TASK GOAL: In the text below on allocating rollouts across prompts, what four steps happen at each training iteration? List them in order.

GIVEN TEXT:

Limitations of Prior Work: Uniform allocation implicitly assumes all prompts are equally informative. However, prompts with success rates near 0 or 1 yield nearly zero gradient signal (zero variance), wasting the compute budget. Existing filtering approaches require sampling before filtering, potentially negating efficiency gains.
Key Challenge: It is necessary to predict, before sampling, which prompts are most informative (those with success rates near 0.5 exhibit the highest gradient variance), yet success rates shift as model weights are updated during training.
Goal: How should rollouts be optimally allocated across prompts in a mini-batch under a fixed compute budget?
Key Insight: (1) Theoretically analyze the relationship between gradient variance and success probability \(p\) for Dr.GRPO and RLOO — both are proportional to \(p(1-p)\); (2) predict each prompt's \(p\) via a Gaussian process; (3) solve for the optimal allocation via convex optimization.
Core Idea: Use a GP to predict success probabilities → predict gradient variance → minimize total gradient variance via convex optimization → adaptively allocate rollouts.
Method¶
Overall Architecture¶
At each training iteration: (1) a GP predicts the success probability of each prompt in the mini-batch based on historical rollout outcomes; (2) a closed-form convex optimization allocates rollout counts under the budget constraint; (3) rollouts are sampled according to the allocation; (4) rollout outcomes are used to update the GP posterior and model parameters.
Key Designs¶
-
Gradient Variance Analysis (Theoretical Contribution):
- Dr.GRPO: \(\text{Var}(\tilde{G}) = \frac{n-1}{n^2} 4\sigma_Z^2 p(1-p)\)
- RLOO: \(\text{Var}(\tilde{G}) = \frac{1}{n-1} 4\sigma_Z^2 p(1-p)\)
- Key insight: variance is proportional to \(p(1-p)\) — prompts with success rate 0.5 carry the highest gradient variance (most informative), while those with success rate 0 or 1 yield no gradient signal.
-
Gaussian Process Success Probability Prediction:
- Function: A GP over prompt embeddings predicts the current success probability of each prompt.

SOURCE EXCERPT:
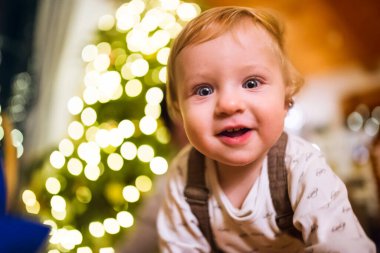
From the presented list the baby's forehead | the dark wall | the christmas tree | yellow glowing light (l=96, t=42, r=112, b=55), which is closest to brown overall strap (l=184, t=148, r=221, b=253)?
the baby's forehead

ANSWER IN FULL:
1. A GP predicts the success probability of each prompt in the mini-batch based on historical rollout outcomes.
2. A closed-form convex optimization allocates rollout counts under the budget constraint.
3. Rollouts are sampled according to the allocation.
4. Rollout outcomes are used to update the GP posterior and model parameters.